◆ **Instructions to follow**
According to the passage on TF 58's KC-130 operations in Afghanistan, how many passengers did the TF 58 KC-130s deliver?

Extracted text: Begin

Based out of Jacobabad, the KC-130s were the first fixed wing aircraft to fly into FOB Rhino, Kandahar and other locations. As these aircraft fulfilled the majority of TF 58’s intra-theater lift requirements, they transported Marines, equipment and supplies; completed numerous Aerial and Rapid Ground Refueling (AR/RGR) missions; and conducted CASEVAC flights. In total, TF 58 KC-130s flew more than 1400 sorties over 2500 hours, delivering more than 8400 passengers, nine million pounds of cargo, and one million pounds of fuel. Just as impressive, given the tactical environment and the amount of night operations, only three of the aircraft had Aircraft Survivability Equipment (ASE) and none of the cockpits were night vision capable. For this reason, Marine KC-130 cockpit aircrew were unable to employ Night Vision Goggles (NVG’s). The commitment made by the Marines of VMGRs 252 and 352 (nicknamed VMGR 552) was total - they would not let their fellow Marines down. They earned the undying gratitude of the Marines, Sailors and coalition forces operating in southern Afghanistan.

While TF 58 KC-130’s were true workhorses providing support and sustainment to the operation, intra-theater lift was essential to provide the necessary support to the forces ashore. Prior to D-day the TF 58 staff recognized the need for additional intra-theater lift and requested C-17 aircraft. This requirement was initially viewed as a short-term requirement supporting the closure of combat forces; but as the operation progressed the requirement to provide all sustainment via airlift made it readily apparent that additional support and intra-theater lift would be required. Planners programmed two C-17s a day into the ATO to fly sustainment into Rhino and then adjusted the loads depending on daily requirements.

Extracted text: End
Excerpted data: Begin

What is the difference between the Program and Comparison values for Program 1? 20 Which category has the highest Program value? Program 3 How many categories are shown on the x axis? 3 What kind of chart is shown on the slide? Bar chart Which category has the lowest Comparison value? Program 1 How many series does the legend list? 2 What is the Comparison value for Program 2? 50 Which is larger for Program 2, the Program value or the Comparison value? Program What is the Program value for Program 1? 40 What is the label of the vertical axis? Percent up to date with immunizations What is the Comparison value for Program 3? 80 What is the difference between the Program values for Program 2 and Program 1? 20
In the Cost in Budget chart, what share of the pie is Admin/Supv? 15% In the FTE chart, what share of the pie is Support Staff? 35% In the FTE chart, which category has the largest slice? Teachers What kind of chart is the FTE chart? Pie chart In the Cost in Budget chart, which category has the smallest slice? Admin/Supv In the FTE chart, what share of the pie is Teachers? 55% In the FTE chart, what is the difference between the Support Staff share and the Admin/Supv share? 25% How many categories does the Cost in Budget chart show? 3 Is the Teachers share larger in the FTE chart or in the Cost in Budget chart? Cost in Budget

Excerpted data: End
Excerpted data: Begin

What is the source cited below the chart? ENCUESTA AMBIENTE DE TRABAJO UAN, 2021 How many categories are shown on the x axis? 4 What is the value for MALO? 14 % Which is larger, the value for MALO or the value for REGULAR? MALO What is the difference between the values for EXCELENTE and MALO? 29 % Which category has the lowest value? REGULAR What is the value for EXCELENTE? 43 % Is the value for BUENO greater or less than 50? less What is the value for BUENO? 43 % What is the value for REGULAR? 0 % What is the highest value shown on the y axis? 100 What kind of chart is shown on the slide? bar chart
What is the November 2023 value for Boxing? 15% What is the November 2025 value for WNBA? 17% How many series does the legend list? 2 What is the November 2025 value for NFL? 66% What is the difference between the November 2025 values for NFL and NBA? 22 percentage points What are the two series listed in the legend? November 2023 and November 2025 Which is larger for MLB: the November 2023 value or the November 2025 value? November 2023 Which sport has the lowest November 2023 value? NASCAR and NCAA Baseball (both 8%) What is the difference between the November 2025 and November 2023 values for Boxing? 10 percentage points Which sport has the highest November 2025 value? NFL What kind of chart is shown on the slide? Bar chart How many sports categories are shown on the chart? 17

Excerpted data: End

◆ **Your solution**
More than 8400 passengers.